Aydınlanmaya-bilime dayanan, bağımsızlığı varoluşunun garantisi sayan devletin kadın ve erkek vatandaşlarından beklentisiyle; ataerkil kurumlara ve değerlere dayanan, sorgulayan ve araştıran bireylere gereksinim duymayan devletin “vatandaşlarından” beklentisi birbirine taban tabana zıttır.

 

Ders kitaplarını inceleyerek, dönem dönem egemen aile biçimi, aile içi iş bölümü, kadınların ve erkeklerin yönlendirildikleri meslekler, toplumdaki yerleri, anne sevgisi, beden algısı, çocukların oyunları, kadın ve erkeğin uygarlık, teknoloji, bilimle ilişkileri ve bu ilişkinin düzeyi hakkında bilgi sahibi olabiliriz.

Geçmişten günümüze ders kitaplarına genel olarak bakıldığı zaman, 1940’lara kadar eşitlikçi bir söylem var. Kadınlar özgür birer yurttaş, bir başka özne olarak karşımızda. Kadın her zaman kutsal olarak kabul ediliyor ama bu kutsallığın altı çizilirken, uygarlık erkek üzerinden öğretiliyor ve bu da kadını zayıf gösteriyor. Bilim ve teknoloji erkek cinsine ait bir alan olarak tanımlanıyor. Kadın özel alanla, erkek kamusal alanla ilişkilendiriliyor. 1950 sonrasında eşitlikçi yaklaşım değişmeye başlıyor. Mutfak önlüğü annenin üniforması haline geliyor. Kız çocuğu temizliğe yardım ederken erkek çocuk kitap okuyor.

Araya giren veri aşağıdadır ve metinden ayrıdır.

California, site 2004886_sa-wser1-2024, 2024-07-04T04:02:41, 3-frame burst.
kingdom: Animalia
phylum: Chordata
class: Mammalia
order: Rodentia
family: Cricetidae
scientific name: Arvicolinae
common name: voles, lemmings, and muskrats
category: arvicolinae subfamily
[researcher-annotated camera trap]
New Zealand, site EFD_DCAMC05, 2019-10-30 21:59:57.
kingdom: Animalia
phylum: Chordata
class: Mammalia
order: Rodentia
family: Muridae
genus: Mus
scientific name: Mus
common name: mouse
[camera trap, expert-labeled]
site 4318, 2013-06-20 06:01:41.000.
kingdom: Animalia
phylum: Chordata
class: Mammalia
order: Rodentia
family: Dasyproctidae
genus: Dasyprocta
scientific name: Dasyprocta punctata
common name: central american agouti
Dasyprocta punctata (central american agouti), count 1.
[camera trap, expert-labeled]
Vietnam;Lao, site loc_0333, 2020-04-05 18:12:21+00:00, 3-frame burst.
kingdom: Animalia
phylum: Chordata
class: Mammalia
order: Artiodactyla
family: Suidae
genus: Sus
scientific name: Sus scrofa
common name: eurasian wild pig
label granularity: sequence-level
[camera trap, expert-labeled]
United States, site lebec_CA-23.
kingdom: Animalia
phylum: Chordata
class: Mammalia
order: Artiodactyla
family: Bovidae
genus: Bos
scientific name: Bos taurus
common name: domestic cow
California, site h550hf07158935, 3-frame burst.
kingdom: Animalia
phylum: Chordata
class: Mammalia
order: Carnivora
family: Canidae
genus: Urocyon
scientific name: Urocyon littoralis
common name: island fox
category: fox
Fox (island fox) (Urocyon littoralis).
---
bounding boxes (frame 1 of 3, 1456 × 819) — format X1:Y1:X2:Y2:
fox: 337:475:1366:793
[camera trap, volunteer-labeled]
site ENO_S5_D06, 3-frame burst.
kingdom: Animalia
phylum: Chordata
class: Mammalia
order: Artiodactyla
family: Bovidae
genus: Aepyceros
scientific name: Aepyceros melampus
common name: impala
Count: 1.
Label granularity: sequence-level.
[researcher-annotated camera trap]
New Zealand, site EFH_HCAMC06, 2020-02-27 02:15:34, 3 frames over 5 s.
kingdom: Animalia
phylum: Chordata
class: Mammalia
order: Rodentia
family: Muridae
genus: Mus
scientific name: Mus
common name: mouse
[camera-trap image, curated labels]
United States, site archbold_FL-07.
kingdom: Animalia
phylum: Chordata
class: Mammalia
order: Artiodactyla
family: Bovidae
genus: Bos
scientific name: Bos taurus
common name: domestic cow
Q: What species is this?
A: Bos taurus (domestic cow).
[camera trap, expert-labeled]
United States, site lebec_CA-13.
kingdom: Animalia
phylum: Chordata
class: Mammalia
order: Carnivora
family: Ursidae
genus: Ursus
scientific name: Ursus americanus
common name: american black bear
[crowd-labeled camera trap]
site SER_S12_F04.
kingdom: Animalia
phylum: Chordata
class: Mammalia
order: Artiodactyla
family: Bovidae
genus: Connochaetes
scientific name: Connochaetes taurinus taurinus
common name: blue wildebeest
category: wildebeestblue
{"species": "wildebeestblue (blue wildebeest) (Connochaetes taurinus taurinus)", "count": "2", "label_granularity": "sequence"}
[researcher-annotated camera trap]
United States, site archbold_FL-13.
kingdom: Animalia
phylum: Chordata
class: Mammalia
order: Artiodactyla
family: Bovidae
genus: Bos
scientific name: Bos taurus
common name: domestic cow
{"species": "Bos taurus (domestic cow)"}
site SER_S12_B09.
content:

2000’li yıllara kadar çekirdek aileyi yücelten, çekirdek aileyi insanlığın yarattığı en mükemmel biçim olarak sunan bir yaklaşım var. Bu da çok sorunlu bir yaklaşım. Birinci derece yakınıyla beraber yaşayamayan, kurumlarda yaşayan çocukları da, geniş aile çocuklarını da görmezden geliyor bu dayatma. 2000’den sonraki ders kitaplarında cinsiyet rollerinde ebeveyn paydaşlığını ön plana çıkaran görseller var. Fakat burada da ısrarla daha büyük, geniş aile resimleri var. Yaşlıların da aile içinde görülmesi önemli elbette. Ancak bu tür görsellerde de genellikle anne hep ayakta hizmet halinde ve yaşlılara otururken babalar eşlik ediyor. Bütün bu resimlerin ders içeriğinde yer alan yazılı bilgi kadar hatta daha fazla anlam dünyası ve mesaj kapasitesi olduğu göz önünde bulundurulmalı ve resimlerdeki toplumsal cinsiyet eşitliğine ve ülkedeki her öğrencinin kendini "öteki" hissetmeyeceği düzleme özen gösterilmeli.